---------- INPUT FOR THIS TASK
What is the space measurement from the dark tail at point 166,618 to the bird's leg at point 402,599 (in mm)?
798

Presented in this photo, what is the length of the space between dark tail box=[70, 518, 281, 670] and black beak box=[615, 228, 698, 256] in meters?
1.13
--------------------
---------- INPUT FOR THIS TASK
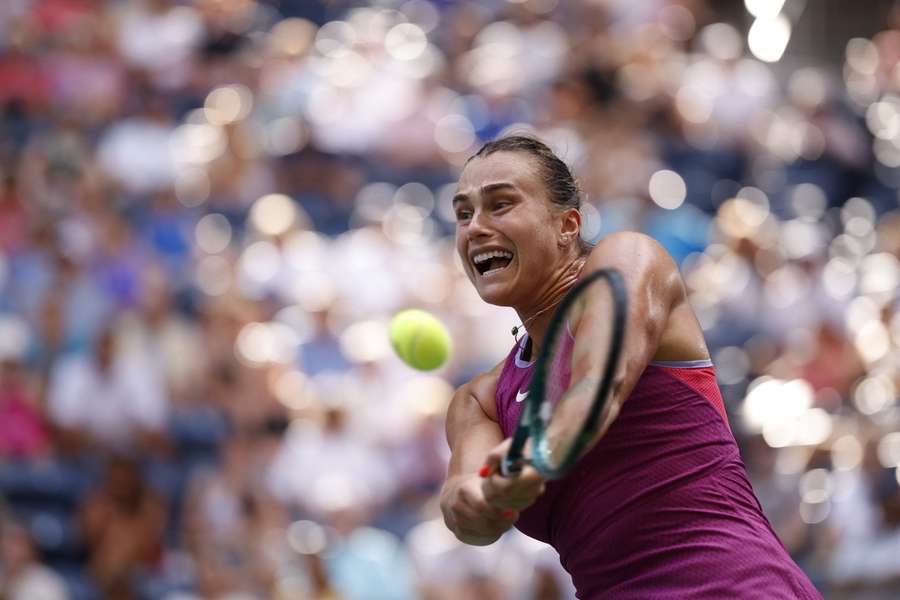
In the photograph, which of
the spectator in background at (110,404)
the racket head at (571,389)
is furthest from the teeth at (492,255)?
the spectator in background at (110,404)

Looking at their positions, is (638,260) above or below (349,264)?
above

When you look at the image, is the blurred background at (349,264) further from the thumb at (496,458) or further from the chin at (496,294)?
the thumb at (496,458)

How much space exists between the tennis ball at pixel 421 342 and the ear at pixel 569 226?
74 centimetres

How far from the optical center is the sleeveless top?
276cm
--------------------
(WORK TO BE COMPLETED)
Find every line in the items above that contains the word "thumb", matching case exactly, and copy each of those lines in full.

(RESPONSE TO THE TASK)
When you look at the image, is the blurred background at (349,264) further from the thumb at (496,458) or further from the chin at (496,294)?
the thumb at (496,458)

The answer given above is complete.